詳しく伺うと、最初の見積もりから4ヶ月ほど時間が経っていたそうです。じっくり比較検討されること自体は、とても良い姿勢だと思うんです。ただその間に塗料メーカーの価格改定があり、業者側も再見積もりをせざるを得なかった。お客様は「話が違うじゃないか」と感じてしまい、業者への信頼がぐらついてしまったそうなんです。
悪意があったわけではないのに、こういうすれ違いで気持ちが冷めてしまうのは、本当にもったいないと思います。私が間に入っていたら、契約前にひと言、期限のことをお伝えできたのに。今でもそう思い出す出来事のひとつです。
ここで大事なのは、値上がりそのものより「説明があるかどうか」だと私は思っています。きちんとした業者であれば、「〇〇という塗料メーカーが価格改定を発表したので、今回はこちらの金額になります」と、根拠を添えて伝えてくれます。メーカーからの通知書を見せてくれる業者さんもいます。
一方で、理由をあいまいにしたまま「今の状況だと、これくらいにはなりますね」とだけ伝えてくる業者もいます。こうした業者がすべて問題というわけではありませんが、少なくとも施主様が納得できる説明を用意できているかどうかは、見極めのひとつになると思っています。業界に身を置いて20年になりますが、誠実な業者ほど、こういう場面での言葉選びが丁寧だという印象を持っています。
逆に「今日契約してくれれば、値上がり前の金額のままにします」と、期限を焦りの材料にしてくる業者には、少し立ち止まってほしいとも思うんです。値上がりの説明と、契約を急がせる営業トークは、似ているようでまったく別のものですから。

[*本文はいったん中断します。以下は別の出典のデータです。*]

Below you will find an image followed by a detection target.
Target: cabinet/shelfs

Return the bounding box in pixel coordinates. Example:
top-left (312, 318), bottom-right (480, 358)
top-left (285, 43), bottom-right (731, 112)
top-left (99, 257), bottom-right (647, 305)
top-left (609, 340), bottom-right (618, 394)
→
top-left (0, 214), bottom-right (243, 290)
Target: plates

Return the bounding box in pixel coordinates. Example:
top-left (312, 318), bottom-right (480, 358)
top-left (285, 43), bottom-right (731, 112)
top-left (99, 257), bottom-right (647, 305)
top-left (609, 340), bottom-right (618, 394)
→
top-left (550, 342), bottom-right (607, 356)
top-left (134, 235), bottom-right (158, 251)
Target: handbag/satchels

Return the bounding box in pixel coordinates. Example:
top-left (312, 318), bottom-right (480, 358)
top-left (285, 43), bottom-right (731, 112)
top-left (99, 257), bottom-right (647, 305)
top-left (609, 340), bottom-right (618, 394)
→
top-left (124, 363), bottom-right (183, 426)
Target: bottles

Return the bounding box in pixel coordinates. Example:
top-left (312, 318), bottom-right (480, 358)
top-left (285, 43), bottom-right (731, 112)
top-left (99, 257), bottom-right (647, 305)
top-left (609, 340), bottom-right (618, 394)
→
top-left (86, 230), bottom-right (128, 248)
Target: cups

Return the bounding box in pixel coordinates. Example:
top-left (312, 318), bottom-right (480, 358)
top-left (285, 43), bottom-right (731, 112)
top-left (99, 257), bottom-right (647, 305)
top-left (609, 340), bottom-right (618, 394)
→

私がお客様にいつもお伝えしているのは、見積書を受け取ったら、まず有効期限の欄を確認してほしいということです。比較検討に時間をかけるのは悪いことではありません。ただ期限が近づいてきたら一度業者に連絡を入れて、「まだこの金額で大丈夫ですか」と確認するだけで、後々のすれ違いはかなり防げます。
先日も、比較検討中のお客様から「有効期限が来月までなので、少し急いだ方がいいでしょうか」というご相談をいただきました。焦って決める必要はありませんが、期限を意識しながら動くことは、施主様ご自身を守ることにもつながるんですよね。
見積書という一枚の紙にも、こうして業界の事情が透けて見えることがあります。数字の裏側まで少し想像していただけると、業者選びの景色も、きっと違って見えてくるはずです。